SET EXERCISE :: Render the lines of the records between the one holding "How far do the" and the one holding "Answer: the wooden", inclusive, as a Markdown table with the columns No. and Entry, one numbered row per line and blank lines omitted.

STORED RECORDS ::
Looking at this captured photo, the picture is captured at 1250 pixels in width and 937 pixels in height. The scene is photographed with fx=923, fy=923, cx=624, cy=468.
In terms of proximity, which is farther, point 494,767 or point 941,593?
---
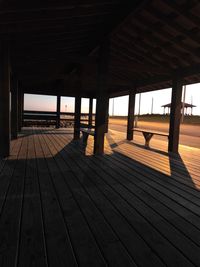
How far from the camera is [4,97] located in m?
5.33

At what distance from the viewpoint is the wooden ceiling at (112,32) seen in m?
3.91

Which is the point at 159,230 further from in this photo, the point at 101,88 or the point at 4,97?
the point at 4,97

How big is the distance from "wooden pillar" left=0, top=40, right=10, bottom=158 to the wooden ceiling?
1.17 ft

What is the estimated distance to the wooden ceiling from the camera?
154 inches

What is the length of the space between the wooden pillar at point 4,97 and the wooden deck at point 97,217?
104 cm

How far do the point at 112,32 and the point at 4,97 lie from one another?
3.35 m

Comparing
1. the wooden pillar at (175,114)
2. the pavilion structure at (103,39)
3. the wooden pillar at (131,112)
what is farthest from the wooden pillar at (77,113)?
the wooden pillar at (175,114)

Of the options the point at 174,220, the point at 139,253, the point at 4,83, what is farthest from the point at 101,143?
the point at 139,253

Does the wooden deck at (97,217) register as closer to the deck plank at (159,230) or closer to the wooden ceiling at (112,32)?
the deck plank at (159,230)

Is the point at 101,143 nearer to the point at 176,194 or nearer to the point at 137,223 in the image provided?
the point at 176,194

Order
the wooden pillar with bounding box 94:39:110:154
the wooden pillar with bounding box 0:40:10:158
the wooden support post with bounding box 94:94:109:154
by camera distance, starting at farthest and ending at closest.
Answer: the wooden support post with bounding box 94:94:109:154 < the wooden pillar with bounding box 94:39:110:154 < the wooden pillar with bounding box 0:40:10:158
--
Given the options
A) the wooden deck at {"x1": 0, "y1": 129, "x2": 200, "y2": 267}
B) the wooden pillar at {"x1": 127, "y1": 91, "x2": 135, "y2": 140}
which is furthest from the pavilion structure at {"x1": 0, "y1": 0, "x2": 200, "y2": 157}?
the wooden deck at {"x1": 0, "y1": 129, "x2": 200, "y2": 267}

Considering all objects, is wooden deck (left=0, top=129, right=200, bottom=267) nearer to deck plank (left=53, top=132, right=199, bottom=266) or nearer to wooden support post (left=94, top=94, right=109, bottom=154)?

RESPONSE ::
| No. | Entry |
|---|---|
| 1 | How far do the point at 112,32 and the point at 4,97 lie from one another? |
| 2 | 3.35 m |
| 3 | Comparing |
| 4 | 1. the wooden pillar at (175,114) |
| 5 | 2. the pavilion structure at (103,39) |
| 6 | 3. the wooden pillar at (131,112) |
| 7 | what is farthest from the wooden pillar at (77,113)? |
| 8 | the wooden pillar at (175,114) |
| 9 | Of the options the point at 174,220, the point at 139,253, the point at 4,83, what is farthest from the point at 101,143? |
| 10 | the point at 139,253 |
| 11 | Does the wooden deck at (97,217) register as closer to the deck plank at (159,230) or closer to the wooden ceiling at (112,32)? |
| 12 | the deck plank at (159,230) |
| 13 | Is the point at 101,143 nearer to the point at 176,194 or nearer to the point at 137,223 in the image provided? |
| 14 | the point at 176,194 |
| 15 | Order |
| 16 | the wooden pillar with bounding box 94:39:110:154 |
| 17 | the wooden pillar with bounding box 0:40:10:158 |
| 18 | the wooden support post with bounding box 94:94:109:154 |
| 19 | by camera distance, starting at farthest and ending at closest. |
| 20 | Answer: the wooden support post with bounding box 94:94:109:154 < the wooden pillar with bounding box 94:39:110:154 < the wooden pillar with bounding box 0:40:10:158 |